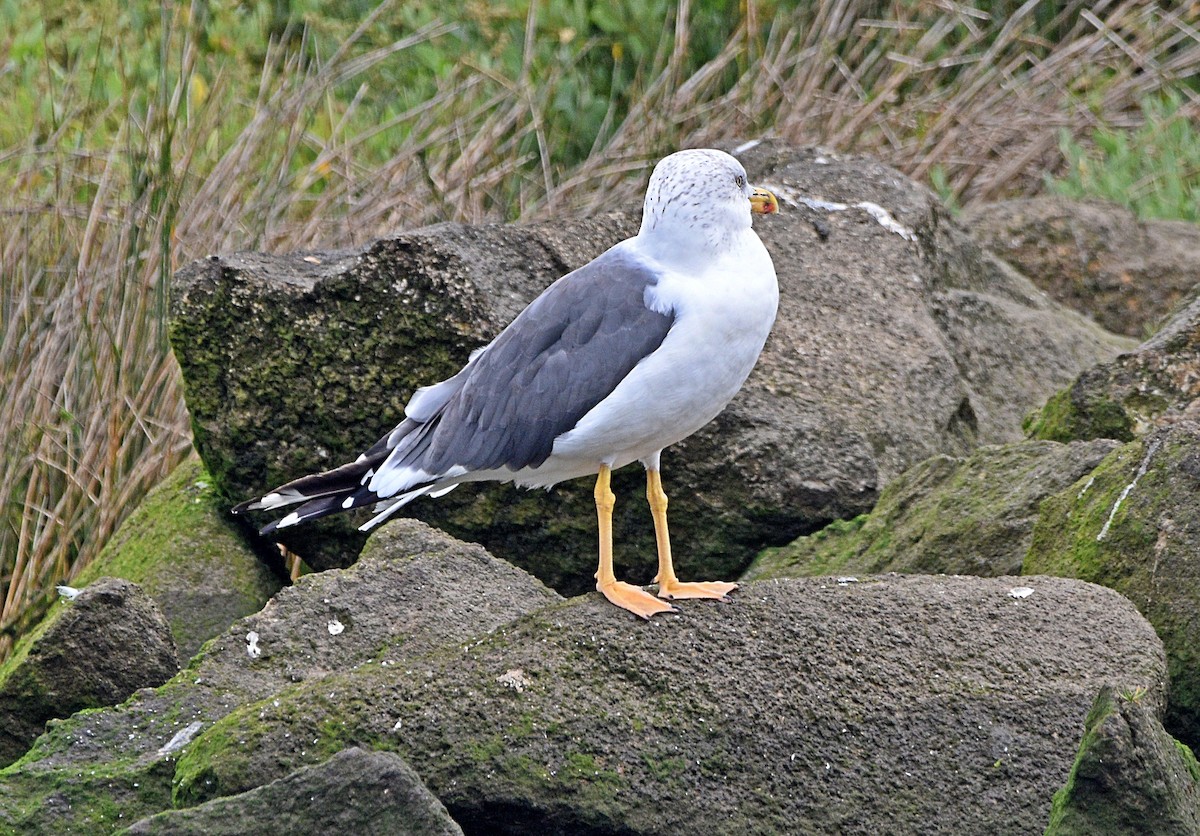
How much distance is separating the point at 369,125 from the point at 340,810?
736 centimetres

==

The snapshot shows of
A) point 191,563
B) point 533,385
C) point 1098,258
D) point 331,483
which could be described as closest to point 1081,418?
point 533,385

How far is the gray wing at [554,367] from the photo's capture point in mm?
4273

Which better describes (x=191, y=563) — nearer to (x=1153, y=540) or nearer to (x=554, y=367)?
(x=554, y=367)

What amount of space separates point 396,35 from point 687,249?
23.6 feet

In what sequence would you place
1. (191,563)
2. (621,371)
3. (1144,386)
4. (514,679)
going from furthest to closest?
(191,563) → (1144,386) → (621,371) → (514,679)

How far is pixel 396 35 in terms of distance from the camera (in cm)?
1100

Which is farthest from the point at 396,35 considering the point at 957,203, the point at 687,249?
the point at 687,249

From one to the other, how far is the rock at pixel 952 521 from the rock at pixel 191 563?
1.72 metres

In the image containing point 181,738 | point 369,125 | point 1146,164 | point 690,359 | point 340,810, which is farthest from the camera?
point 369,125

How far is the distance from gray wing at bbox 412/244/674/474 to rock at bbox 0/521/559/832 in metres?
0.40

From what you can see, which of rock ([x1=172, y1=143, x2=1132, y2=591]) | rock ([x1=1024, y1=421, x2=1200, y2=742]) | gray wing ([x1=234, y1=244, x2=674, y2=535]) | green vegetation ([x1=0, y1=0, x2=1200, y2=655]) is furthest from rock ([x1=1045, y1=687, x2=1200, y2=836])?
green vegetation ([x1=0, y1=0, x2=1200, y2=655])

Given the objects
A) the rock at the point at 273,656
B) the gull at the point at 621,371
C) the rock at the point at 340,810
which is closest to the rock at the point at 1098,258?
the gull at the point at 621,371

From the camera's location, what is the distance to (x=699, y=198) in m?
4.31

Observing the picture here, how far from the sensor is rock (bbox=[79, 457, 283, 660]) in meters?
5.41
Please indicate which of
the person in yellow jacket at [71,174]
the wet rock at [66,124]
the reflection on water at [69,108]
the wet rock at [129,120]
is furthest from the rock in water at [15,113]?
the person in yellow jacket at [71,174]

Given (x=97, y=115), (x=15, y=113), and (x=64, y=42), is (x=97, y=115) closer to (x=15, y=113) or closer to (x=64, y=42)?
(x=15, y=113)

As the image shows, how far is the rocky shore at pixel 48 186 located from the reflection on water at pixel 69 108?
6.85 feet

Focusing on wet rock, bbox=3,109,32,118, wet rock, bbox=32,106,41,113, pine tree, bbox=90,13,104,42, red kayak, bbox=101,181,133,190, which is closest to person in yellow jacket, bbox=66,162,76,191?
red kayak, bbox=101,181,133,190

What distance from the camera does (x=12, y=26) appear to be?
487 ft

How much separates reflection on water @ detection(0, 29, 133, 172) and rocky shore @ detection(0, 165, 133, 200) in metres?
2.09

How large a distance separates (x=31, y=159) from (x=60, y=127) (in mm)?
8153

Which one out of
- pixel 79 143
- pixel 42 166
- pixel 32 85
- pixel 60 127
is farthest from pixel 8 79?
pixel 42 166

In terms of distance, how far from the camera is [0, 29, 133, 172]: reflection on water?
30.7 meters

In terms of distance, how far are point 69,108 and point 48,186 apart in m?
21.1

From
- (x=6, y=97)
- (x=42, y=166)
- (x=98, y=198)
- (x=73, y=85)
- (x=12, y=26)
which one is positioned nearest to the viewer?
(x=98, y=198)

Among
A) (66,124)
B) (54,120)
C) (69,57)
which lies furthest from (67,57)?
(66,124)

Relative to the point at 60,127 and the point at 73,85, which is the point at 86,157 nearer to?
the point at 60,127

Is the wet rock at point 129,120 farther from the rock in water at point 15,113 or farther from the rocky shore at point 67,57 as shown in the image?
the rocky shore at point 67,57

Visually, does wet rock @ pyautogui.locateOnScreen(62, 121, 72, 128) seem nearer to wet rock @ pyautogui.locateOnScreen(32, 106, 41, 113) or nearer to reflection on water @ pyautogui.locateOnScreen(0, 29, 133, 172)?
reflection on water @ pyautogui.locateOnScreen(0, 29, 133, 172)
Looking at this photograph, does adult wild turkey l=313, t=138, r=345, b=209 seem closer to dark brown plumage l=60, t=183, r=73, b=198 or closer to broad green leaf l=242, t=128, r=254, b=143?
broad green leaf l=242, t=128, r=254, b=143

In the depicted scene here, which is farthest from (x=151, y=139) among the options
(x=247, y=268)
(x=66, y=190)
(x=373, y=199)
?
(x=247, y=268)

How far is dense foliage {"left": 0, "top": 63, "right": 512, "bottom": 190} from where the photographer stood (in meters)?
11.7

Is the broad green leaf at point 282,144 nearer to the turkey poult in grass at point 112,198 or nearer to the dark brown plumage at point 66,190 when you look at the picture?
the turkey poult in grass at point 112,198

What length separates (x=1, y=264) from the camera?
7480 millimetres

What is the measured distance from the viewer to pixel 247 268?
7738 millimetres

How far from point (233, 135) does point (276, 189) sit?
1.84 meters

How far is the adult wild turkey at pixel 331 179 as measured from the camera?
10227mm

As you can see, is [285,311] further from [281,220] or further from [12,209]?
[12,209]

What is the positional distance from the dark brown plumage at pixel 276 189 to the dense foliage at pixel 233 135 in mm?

What is needed:
Could you write out again the stretch of lines from the one containing "What is the measured" through the one containing "What is the positional", offsetting every distance and coordinate value in the answers by 35 and leaving all other lines as they are?

The response:
What is the measured distance from the viewer to pixel 247 268?
7773 millimetres

How far from point (233, 135) does point (276, 189) sit?
36.84 meters

How far is the adult wild turkey at pixel 331 179 as measured from the camera?
10262mm

As you can see, is [285,311] further from [281,220] or further from [12,209]?
[47,244]

What is the positional distance from the dark brown plumage at pixel 276 189 to the dense foliage at pixel 233 135 in mm?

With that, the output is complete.